**Instructions for the task**
Please copy out, word for word, the lines of the material between the line holding "Of the objects" and the line holding "the woman's hand on laptop at point (301, 195) <", both included.

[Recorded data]
------------------------------------------------

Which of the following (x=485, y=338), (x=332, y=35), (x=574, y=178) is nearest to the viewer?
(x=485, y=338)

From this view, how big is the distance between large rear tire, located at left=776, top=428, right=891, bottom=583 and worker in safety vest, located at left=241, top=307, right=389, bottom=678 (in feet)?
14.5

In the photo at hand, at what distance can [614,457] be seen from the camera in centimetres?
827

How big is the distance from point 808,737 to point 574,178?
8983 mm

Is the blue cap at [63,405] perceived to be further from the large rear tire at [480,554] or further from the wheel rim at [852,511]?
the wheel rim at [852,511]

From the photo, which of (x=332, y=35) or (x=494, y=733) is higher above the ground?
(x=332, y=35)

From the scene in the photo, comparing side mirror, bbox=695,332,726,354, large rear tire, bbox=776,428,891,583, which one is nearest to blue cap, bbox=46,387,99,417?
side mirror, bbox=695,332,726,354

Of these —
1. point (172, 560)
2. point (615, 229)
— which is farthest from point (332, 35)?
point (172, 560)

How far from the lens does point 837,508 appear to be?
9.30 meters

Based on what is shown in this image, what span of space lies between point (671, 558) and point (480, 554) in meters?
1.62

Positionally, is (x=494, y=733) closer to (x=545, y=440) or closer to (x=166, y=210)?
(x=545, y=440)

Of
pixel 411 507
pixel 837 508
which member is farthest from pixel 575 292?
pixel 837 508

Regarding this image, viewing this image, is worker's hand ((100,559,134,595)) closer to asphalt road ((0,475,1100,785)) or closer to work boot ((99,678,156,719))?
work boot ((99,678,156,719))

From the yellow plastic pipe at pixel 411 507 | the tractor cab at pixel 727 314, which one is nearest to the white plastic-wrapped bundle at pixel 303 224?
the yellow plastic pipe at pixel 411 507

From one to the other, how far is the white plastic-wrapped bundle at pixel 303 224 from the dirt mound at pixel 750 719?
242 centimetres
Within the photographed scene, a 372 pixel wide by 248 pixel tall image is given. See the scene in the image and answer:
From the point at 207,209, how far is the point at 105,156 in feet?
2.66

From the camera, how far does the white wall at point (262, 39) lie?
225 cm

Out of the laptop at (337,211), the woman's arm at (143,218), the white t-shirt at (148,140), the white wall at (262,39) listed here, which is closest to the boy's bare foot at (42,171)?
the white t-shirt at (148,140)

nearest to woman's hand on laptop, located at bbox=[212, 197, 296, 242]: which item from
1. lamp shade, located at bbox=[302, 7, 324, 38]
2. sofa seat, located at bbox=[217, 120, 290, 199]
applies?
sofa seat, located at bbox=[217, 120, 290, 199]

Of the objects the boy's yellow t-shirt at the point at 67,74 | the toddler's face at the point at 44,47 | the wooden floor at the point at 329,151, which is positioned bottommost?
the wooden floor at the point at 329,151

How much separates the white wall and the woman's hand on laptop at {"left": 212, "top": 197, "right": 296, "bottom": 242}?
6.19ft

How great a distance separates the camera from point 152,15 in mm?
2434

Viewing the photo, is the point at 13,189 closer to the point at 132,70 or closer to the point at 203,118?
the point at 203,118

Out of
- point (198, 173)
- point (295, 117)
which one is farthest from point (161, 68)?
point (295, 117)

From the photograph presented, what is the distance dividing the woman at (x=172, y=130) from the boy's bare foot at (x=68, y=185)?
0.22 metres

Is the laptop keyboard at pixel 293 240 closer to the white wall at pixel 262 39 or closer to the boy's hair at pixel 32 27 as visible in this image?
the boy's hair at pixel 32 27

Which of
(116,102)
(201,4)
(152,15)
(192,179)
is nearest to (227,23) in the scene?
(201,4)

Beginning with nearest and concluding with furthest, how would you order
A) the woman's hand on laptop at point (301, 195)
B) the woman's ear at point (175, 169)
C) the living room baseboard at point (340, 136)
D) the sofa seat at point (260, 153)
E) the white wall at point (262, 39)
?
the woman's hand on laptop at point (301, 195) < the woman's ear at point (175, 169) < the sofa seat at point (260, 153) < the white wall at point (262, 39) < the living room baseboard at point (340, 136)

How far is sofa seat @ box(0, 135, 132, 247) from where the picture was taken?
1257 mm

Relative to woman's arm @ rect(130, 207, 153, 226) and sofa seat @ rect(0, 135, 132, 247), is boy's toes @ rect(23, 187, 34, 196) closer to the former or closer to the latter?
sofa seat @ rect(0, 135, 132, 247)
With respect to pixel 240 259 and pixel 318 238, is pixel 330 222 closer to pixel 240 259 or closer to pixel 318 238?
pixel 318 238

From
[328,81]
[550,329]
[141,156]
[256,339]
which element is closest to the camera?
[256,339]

------------------------------------------------

**Result of this task**
Of the objects the boy's yellow t-shirt at the point at 67,74 | the toddler's face at the point at 44,47 | the wooden floor at the point at 329,151, which is positioned bottommost?
the wooden floor at the point at 329,151

How much separates the white wall and the woman's hand on laptop at {"left": 212, "top": 197, "right": 296, "bottom": 242}?
6.19ft

How great a distance separates the camera from point 152,15 in mm?
2434

Viewing the photo, is the point at 13,189 closer to the point at 132,70 or closer to the point at 203,118?
the point at 203,118

Out of
- point (198, 173)
- point (295, 117)
which one is farthest from point (161, 68)?
point (295, 117)

From the photograph presented, what is the distance dividing the woman at (x=172, y=130) from the boy's bare foot at (x=68, y=185)?
0.22 metres

Is the laptop keyboard at pixel 293 240 closer to the white wall at pixel 262 39 or closer to the boy's hair at pixel 32 27 as visible in this image?
the boy's hair at pixel 32 27

Which of
(116,102)
(201,4)
(152,15)
(192,179)
is nearest to (227,23) in the scene?
(201,4)

Beginning with nearest and concluding with furthest, how would you order
A) the woman's hand on laptop at point (301, 195)
B) the woman's ear at point (175, 169)
C) the living room baseboard at point (340, 136)
D) the sofa seat at point (260, 153)
E) the white wall at point (262, 39)
?
the woman's hand on laptop at point (301, 195) < the woman's ear at point (175, 169) < the sofa seat at point (260, 153) < the white wall at point (262, 39) < the living room baseboard at point (340, 136)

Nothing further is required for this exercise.